The government has focused especially on combating poverty and providing opportunities to all Mexicans by boosting economic growth. President Enrique Peña Nieto put this kind of initiative in place as Governor of the State of Mexico, when his administration implemented an ambitious infrastructure plan which attracted many private investors.

The inclusion of infrastructure plans in the Government’s programme is positive for the industry, which is expected to grow by 4.8% on average between 2014 and 2018. So far during his term, the President has shown a clear commitment to reforming the energy sector under the “Pact for Mexico” and to bringing investment to the industry. Nevertheless, Mexico faces several challenges, which include reviving its industrial sector and increasing private consumer spending, and especially implementing the fiscal and energy reforms approved in 2013.

TRANSPORTATION OF THE FUTURE

In July 2013, the Mexican government presented the Transport and Communications Infrastructure Investment Program 2013–2018, a framework with five lines of action which seeks to modernise, expand and preserve communications and transport infrastructure with a total investment (public and private) of approximately 300 billion dollars.

Initially, around 100 billion dollars was allocated to building new roads and bridges, modernising airports, developing new railway lines, and increasing telecommunications capacity.
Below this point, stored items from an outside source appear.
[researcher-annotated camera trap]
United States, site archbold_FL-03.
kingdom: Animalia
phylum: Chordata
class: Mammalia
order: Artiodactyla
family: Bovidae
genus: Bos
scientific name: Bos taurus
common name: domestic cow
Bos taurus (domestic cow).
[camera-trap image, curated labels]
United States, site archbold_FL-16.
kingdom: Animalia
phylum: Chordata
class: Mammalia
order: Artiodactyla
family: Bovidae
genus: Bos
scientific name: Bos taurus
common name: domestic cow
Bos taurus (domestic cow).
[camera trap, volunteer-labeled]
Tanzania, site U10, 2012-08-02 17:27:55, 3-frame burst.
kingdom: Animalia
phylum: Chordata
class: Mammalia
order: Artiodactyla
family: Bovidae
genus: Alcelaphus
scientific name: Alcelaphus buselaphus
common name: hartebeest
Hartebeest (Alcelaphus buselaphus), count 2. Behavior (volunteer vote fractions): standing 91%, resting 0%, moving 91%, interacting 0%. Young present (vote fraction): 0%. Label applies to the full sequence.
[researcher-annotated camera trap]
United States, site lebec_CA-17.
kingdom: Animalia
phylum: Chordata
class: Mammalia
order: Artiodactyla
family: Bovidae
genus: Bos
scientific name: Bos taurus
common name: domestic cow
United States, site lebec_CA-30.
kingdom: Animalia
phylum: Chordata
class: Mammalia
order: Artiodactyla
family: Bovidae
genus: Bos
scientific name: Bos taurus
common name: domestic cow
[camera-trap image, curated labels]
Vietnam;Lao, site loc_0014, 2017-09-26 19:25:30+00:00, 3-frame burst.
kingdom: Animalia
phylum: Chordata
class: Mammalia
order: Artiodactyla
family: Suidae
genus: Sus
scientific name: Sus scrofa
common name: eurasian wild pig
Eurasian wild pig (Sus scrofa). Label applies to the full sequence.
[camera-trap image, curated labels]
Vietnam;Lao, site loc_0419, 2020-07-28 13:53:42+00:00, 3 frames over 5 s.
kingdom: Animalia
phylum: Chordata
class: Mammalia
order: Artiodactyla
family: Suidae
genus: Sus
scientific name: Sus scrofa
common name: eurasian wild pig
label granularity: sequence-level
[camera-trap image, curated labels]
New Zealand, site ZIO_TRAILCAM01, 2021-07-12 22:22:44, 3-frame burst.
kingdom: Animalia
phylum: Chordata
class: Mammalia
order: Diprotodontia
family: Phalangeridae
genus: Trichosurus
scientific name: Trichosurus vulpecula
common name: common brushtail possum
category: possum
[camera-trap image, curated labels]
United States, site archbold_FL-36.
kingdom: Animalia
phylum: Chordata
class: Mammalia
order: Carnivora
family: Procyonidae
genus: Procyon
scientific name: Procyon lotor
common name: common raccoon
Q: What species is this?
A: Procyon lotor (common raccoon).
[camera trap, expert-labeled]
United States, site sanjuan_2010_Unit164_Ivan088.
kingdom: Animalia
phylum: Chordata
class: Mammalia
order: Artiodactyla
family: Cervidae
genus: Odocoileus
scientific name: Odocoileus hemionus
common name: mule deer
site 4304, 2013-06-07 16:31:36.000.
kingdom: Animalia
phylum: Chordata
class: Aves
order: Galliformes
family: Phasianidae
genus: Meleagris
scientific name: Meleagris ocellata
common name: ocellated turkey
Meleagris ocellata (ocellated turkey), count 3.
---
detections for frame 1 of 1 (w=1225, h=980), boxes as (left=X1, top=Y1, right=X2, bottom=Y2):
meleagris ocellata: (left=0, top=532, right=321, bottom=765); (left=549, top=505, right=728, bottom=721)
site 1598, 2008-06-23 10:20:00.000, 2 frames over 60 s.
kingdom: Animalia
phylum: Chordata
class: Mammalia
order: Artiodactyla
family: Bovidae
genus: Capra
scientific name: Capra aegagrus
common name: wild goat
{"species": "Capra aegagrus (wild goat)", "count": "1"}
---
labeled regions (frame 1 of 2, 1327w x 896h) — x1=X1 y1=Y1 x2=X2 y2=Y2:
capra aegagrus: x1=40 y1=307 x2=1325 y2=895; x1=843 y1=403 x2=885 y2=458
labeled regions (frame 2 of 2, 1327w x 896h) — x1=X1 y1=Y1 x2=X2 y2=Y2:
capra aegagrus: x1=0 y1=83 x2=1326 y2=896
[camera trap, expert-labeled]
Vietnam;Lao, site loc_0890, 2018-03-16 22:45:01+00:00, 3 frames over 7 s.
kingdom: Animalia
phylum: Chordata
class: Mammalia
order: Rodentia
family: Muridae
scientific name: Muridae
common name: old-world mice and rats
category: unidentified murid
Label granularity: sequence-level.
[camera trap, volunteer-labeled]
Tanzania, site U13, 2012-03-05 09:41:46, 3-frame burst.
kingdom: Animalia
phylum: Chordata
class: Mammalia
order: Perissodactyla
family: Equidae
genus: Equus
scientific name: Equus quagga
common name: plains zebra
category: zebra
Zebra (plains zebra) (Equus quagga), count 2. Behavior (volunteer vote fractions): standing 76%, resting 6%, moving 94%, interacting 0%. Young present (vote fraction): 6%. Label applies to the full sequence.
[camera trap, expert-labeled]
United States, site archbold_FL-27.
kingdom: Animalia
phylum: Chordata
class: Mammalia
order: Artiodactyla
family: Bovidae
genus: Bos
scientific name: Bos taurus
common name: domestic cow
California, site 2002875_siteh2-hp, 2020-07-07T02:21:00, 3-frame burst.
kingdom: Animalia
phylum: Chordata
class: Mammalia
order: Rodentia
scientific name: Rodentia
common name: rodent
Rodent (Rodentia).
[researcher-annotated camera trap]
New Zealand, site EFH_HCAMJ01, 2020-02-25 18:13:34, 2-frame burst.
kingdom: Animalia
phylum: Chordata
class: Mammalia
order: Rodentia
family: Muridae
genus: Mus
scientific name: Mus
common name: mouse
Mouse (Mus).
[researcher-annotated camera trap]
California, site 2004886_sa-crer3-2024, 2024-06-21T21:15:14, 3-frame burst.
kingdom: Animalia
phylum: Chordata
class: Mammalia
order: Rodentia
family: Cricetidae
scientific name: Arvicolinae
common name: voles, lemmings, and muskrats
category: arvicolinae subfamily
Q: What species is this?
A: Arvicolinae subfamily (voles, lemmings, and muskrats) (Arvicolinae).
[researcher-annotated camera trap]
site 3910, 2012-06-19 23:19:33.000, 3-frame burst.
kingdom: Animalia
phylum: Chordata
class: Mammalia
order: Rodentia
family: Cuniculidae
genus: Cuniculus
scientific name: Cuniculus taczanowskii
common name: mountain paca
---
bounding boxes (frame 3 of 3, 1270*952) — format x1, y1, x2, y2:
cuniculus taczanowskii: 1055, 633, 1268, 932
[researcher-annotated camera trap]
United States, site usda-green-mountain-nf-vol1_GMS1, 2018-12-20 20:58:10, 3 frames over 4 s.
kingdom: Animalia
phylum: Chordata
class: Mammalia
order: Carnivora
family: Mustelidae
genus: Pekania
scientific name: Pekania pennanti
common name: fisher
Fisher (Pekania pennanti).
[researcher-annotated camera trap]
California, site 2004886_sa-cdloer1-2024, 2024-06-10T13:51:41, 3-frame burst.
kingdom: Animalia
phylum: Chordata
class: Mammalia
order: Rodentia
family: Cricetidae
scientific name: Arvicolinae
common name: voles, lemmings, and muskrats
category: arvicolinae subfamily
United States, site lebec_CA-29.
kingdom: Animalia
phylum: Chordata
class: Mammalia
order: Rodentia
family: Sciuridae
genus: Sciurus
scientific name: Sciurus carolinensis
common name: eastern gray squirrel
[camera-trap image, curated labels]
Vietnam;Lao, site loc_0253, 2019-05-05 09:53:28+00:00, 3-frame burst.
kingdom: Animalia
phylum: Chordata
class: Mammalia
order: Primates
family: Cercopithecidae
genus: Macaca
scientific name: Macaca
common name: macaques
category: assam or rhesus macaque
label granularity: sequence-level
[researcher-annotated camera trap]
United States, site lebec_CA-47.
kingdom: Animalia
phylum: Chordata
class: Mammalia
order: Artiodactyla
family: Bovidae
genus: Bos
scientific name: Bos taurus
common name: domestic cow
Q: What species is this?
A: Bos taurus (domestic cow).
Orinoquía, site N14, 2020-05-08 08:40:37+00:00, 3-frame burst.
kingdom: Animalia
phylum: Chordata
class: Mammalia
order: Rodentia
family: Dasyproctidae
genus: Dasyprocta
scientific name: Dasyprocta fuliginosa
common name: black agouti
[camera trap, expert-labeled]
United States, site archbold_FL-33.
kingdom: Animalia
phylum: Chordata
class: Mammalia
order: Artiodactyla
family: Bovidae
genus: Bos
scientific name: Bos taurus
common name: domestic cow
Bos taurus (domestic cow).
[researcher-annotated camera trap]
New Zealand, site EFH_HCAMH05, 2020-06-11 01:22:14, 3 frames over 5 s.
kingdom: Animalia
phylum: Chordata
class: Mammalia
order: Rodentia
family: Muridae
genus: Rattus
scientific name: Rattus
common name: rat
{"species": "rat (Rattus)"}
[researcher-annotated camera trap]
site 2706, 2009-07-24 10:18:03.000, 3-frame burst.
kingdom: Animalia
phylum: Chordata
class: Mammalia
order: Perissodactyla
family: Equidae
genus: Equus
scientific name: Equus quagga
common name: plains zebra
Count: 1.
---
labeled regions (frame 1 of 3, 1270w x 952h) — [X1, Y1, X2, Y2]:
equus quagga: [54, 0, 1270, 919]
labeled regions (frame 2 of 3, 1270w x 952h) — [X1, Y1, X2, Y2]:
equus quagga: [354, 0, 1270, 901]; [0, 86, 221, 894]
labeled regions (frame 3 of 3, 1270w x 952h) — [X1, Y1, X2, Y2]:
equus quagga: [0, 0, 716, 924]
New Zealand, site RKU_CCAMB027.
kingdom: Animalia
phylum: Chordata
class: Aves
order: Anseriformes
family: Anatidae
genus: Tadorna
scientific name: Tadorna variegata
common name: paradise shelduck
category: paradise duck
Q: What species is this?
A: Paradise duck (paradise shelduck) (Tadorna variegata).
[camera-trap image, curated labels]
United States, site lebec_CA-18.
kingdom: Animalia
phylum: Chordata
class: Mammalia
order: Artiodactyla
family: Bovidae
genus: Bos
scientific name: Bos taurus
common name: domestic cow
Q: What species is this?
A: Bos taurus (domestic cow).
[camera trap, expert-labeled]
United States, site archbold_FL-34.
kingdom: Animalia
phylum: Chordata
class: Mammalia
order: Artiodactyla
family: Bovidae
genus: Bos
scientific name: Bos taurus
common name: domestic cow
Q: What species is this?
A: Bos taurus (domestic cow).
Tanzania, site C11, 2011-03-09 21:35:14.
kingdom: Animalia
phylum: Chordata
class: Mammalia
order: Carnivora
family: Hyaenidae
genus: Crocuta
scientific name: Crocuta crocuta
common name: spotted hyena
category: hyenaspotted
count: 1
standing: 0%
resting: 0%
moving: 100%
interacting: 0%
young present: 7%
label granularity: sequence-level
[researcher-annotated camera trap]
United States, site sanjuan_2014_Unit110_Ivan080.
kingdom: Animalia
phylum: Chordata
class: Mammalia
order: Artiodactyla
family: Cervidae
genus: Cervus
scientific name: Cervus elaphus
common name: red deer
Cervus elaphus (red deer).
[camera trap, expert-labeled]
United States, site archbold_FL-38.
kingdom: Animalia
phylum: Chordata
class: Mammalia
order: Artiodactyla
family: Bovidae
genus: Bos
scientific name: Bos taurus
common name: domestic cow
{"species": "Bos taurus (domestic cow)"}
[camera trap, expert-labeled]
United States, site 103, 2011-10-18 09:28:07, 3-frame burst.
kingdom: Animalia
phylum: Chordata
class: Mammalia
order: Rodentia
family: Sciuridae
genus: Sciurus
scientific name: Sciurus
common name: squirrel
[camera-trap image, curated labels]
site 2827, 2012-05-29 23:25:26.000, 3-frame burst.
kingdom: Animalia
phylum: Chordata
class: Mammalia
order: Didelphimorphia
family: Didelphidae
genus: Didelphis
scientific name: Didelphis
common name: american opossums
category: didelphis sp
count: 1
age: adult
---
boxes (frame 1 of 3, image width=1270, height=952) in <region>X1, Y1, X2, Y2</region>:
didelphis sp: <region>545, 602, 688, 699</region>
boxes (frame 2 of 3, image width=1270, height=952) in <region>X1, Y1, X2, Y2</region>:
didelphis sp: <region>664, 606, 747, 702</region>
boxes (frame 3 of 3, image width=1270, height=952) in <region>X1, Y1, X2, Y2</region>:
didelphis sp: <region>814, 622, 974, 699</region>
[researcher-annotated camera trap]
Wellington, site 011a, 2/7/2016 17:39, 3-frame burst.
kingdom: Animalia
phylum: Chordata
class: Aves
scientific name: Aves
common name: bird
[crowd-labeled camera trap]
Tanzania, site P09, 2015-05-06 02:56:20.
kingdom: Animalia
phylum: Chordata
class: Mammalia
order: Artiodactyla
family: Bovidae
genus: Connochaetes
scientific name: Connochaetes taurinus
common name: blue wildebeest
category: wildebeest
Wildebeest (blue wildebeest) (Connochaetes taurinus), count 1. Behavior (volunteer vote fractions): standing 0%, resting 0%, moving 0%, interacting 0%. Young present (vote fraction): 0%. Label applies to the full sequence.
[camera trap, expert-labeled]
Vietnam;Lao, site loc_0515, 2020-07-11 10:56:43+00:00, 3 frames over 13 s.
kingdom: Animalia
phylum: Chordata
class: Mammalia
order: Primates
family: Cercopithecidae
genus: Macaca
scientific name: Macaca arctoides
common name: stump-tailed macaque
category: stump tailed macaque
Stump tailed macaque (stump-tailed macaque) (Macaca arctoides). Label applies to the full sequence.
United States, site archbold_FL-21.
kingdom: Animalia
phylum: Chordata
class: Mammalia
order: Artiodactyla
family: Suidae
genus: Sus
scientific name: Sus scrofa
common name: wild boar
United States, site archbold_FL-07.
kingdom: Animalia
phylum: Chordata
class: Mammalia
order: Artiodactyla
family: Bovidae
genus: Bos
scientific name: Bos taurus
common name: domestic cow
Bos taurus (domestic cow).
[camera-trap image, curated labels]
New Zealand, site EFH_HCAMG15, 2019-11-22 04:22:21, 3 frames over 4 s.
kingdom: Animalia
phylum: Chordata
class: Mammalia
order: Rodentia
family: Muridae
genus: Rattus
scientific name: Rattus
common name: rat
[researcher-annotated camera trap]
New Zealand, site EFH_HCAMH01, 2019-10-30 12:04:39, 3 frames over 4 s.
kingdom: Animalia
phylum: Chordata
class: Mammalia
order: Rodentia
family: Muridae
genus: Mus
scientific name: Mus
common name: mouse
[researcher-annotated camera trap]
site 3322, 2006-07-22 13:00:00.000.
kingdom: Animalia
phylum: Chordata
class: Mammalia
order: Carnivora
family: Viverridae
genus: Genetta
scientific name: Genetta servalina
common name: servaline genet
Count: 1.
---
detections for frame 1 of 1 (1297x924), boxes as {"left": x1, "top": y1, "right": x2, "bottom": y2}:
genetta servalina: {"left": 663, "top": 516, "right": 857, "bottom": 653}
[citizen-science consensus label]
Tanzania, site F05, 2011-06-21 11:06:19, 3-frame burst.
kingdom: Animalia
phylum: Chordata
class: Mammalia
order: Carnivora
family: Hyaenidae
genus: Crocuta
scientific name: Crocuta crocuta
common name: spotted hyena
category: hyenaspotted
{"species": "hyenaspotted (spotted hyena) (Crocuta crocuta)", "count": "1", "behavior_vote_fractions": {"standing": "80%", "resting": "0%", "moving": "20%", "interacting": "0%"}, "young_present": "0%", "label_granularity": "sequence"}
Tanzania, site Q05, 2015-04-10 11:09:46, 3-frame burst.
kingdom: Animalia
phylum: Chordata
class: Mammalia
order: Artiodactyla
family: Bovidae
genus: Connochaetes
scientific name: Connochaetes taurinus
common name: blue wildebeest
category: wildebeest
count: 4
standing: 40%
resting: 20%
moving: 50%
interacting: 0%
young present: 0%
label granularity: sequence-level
The scale of these figures reflects the government’s intention to make infrastructure a strategic driver.

  • Roads: the goal is to have a network of main roads which is safe, complete and in good condition so as to improve connections between all regions and reduce travel time to distant communities. In total, there will be 5,400 kilometres of roads and toll roads.
  • Railways: the objective is to promote railway transport and incentivise the use of cargo trains by reducing costs and travel time. Around 950 kilometres of railway line are expected to be built.
  • Ports: the goal is to have four international ports and to strengthen port system capacity. Nine Mexican ports will be modernised with a view to increasing merchant shipping capacity by 60%.
  • Airports: the objective is to improve the service, cost and frequency of air travel by decongesting Mexico City Airport and promoting regional connections. Around 15 airports nationwide will be upgraded.
  • Telecommunications: the goal is provide universal access by increasing network coverage and competition.

The 105 commitments undertaken by the Secretariat of Communications and Transportation include 15 toll roads, 29 roads, 16 bypasses, 7 bridges, 3 passenger trains, 6 municipal transport systems in various cities, 4 sections of cargo rail, 7 ports and 7 airports. The Public-Private Partnership Law, approved in early 2012, will be vital to ensuring private sector participation in these new projects. That law will substantially improve protection for private investors, which will help promote the infrastructure that Mexico needs to advance in terms of development and competitiveness.